**Exercise aim**
Every line of the listing belongs in your answer exactly as written; the images do not.

-- Records follows --

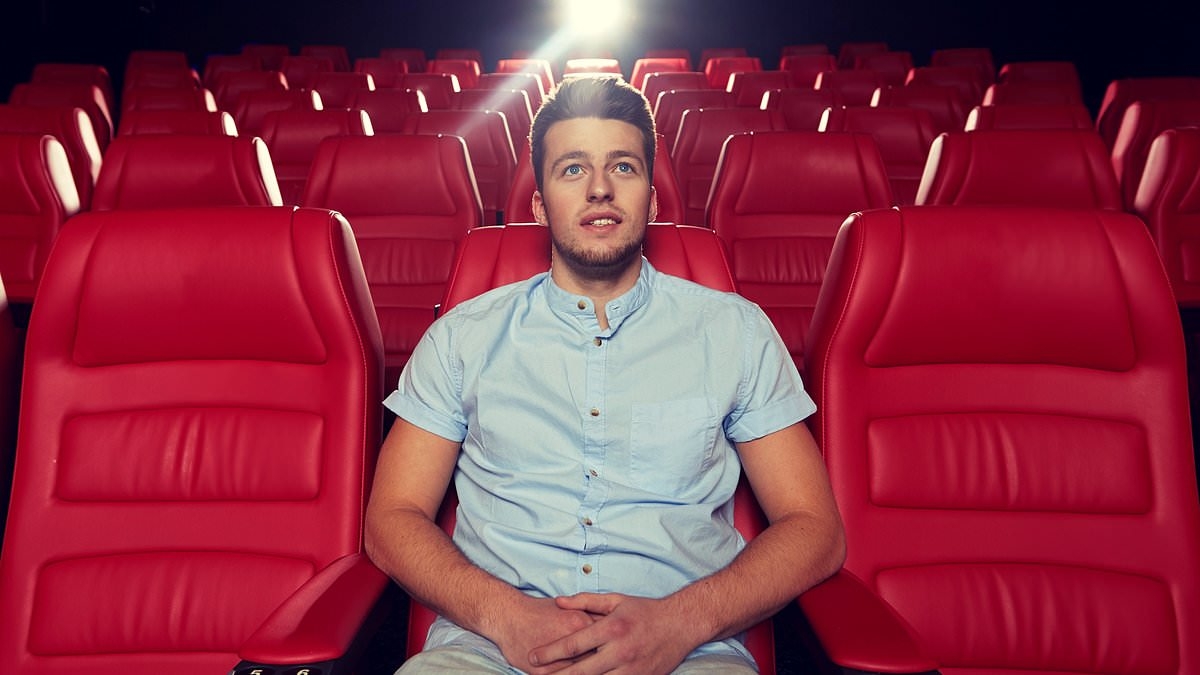 Man who claims he died for 45 minutes reveals he 'watched his death like a movie'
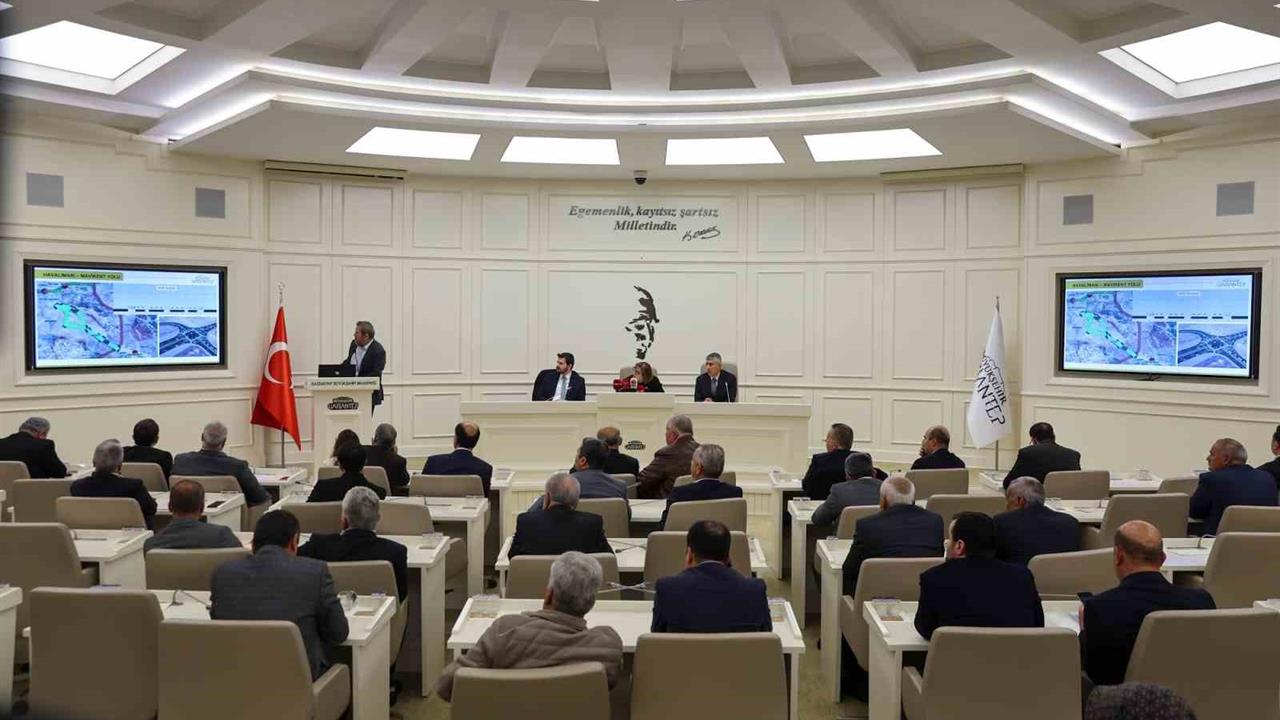 Gaziantep'te İşitme Engelliler İçin Yeni Merkez Projesi Duyuruldu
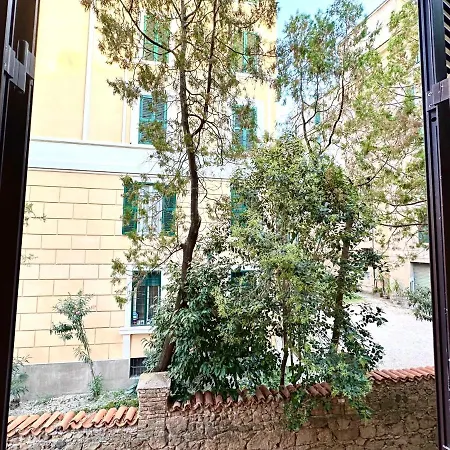 Vatican Home Rom Exterior foto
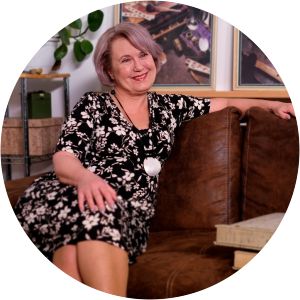 Kateřina Cajthamlová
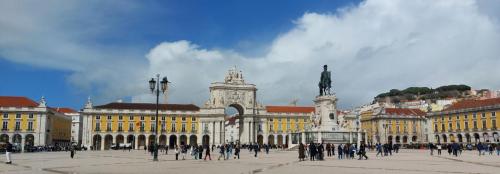 Lisboa march 2024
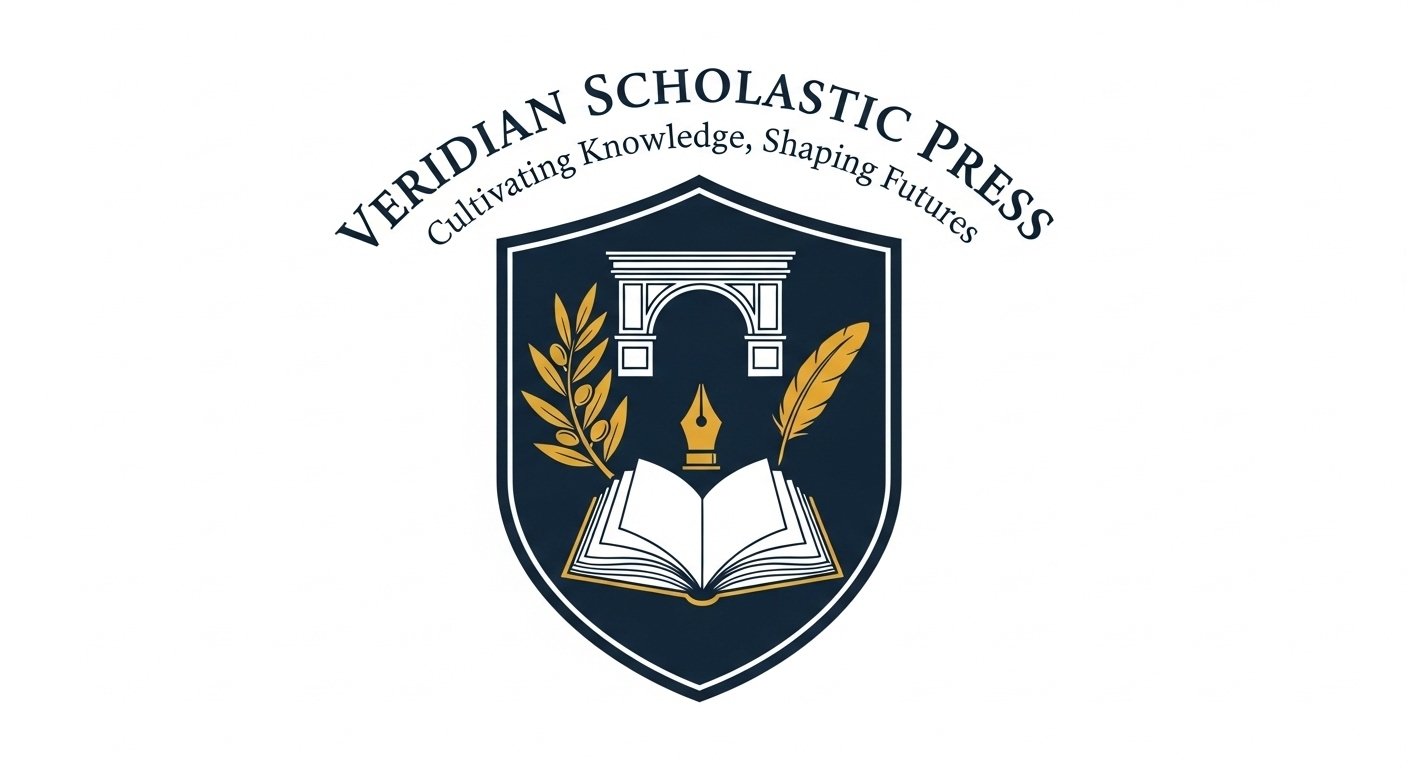 I will design educational school university and publishing logo professionally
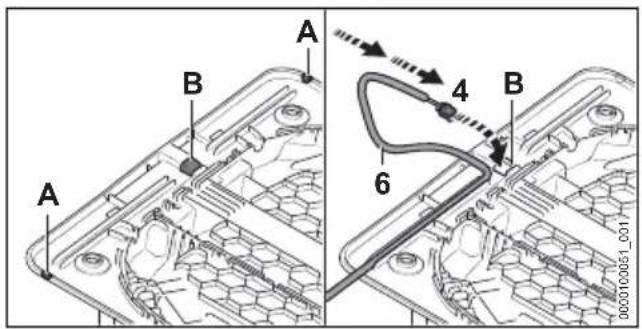 STIHL iMow 5.0 EVO - LET OP - 5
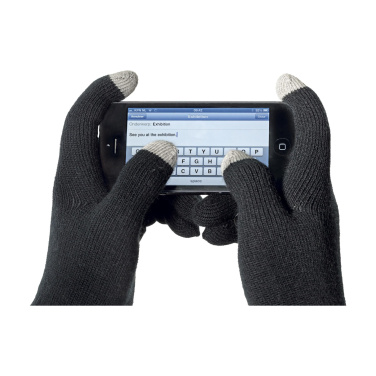 Logotrade mainostuote tuotekuva: TouchGlove hansikas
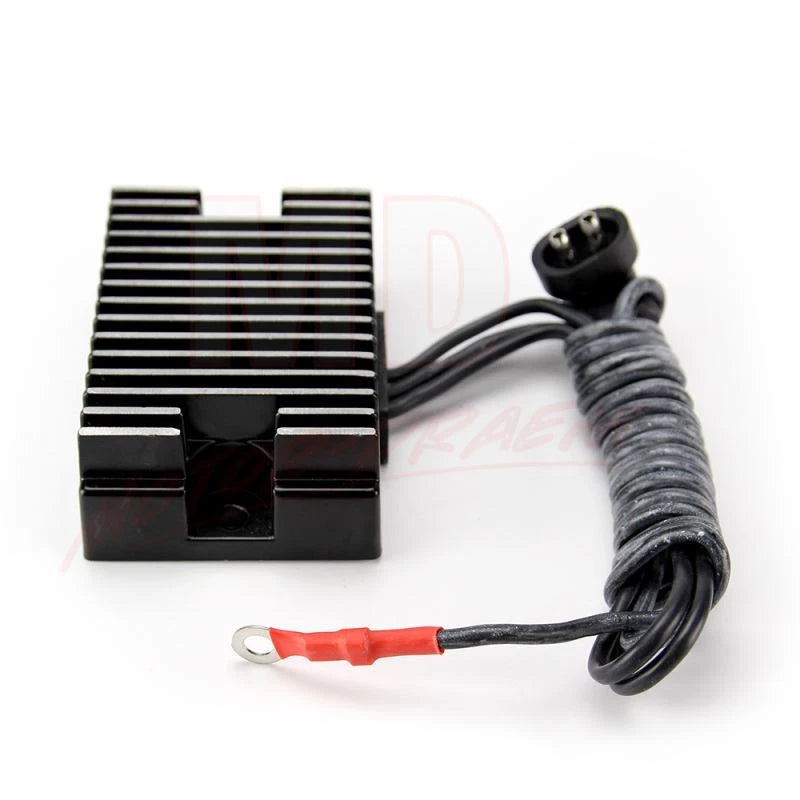 Voltage Regulator Rectifier for Harley Dyna (1989–1999) 74519-88/A
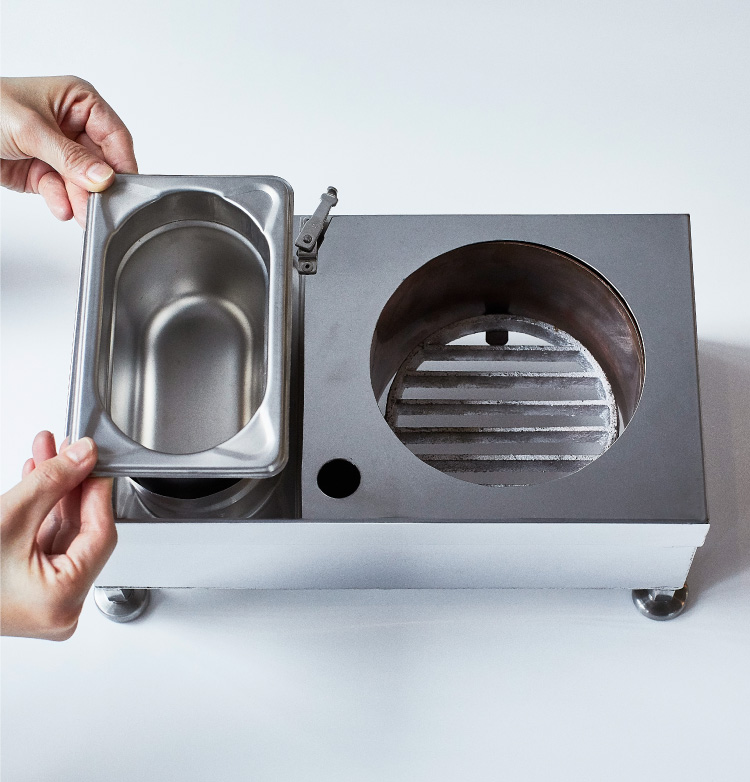 燗銅壺（かんどうこ） | プロダクト | 千日前道具屋筋オリジナル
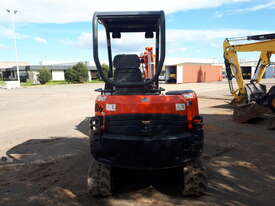 2016 kubota KX91-3S2 Excavator - picture2' - Click to enlarge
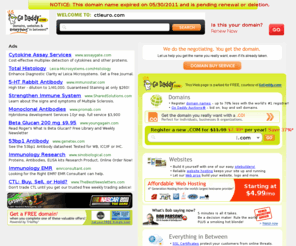 ctleuro.com: Angelfire: Welcome to Angelfire
Angelfire is a great place to build and host a website, with free and paid hosting packages. Use Angelfire's excellent site builder tool to get a website up-and-running easily and quickly. Great support and get website building tips from our friendly community.
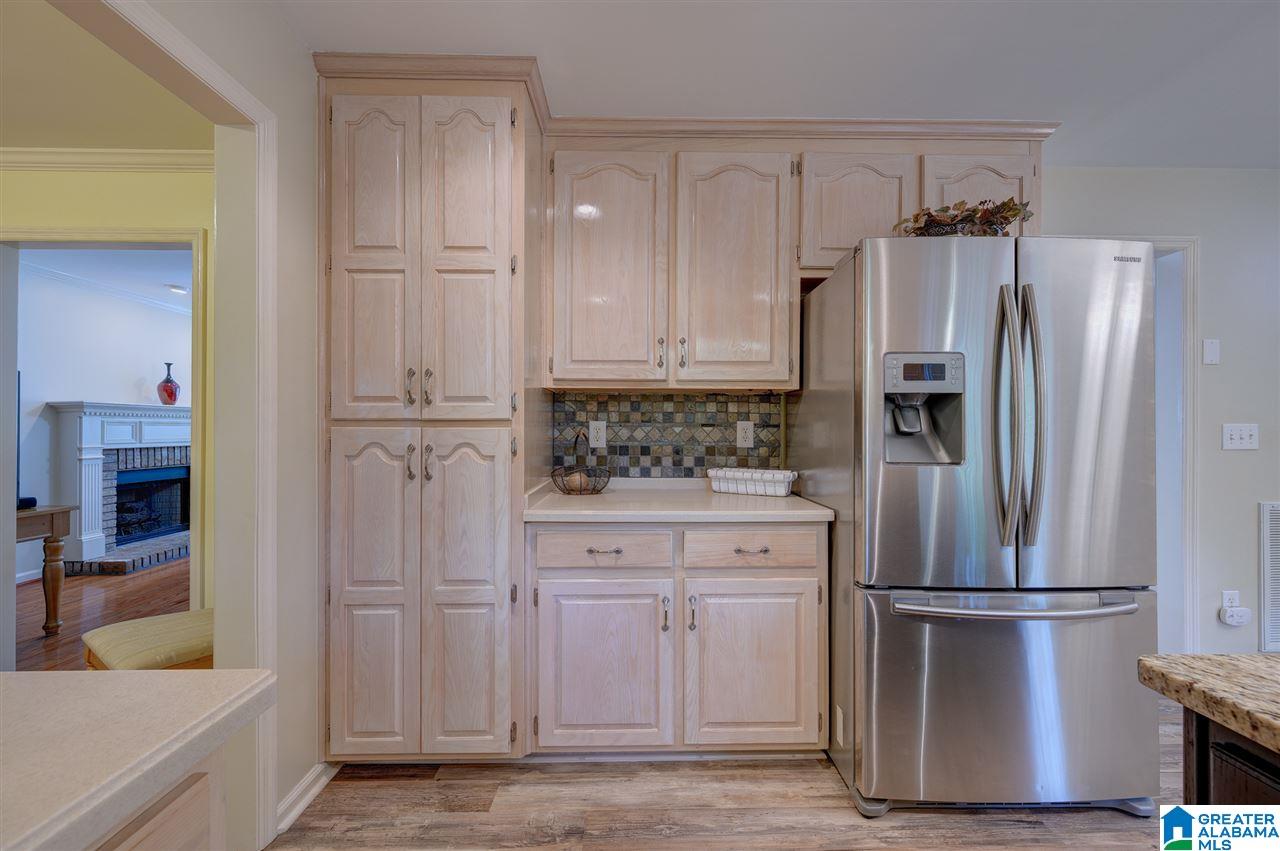 5960 Swann Road Mount Olive, AL 35117 - Photo 11 of 39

-- Records concluded --

**Your solution**
 Man who claims he died for 45 minutes reveals he 'watched his death like a movie'
 Gaziantep'te İşitme Engelliler İçin Yeni Merkez Projesi Duyuruldu
 Vatican Home Rom Exterior foto
 Kateřina Cajthamlová
 Lisboa march 2024
 I will design educational school university and publishing logo professionally
 STIHL iMow 5.0 EVO - LET OP - 5
 Logotrade mainostuote tuotekuva: TouchGlove hansikas
 Voltage Regulator Rectifier for Harley Dyna (1989–1999) 74519-88/A
 燗銅壺（かんどうこ） | プロダクト | 千日前道具屋筋オリジナル
 2016 kubota KX91-3S2 Excavator - picture2' - Click to enlarge
 ctleuro.com: Angelfire: Welcome to Angelfire
Angelfire is a great place to build and host a website, with free and paid hosting packages. Use Angelfire's excellent site builder tool to get a website up-and-running easily and quickly. Great support and get website building tips from our friendly community.
 5960 Swann Road Mount Olive, AL 35117 - Photo 11 of 39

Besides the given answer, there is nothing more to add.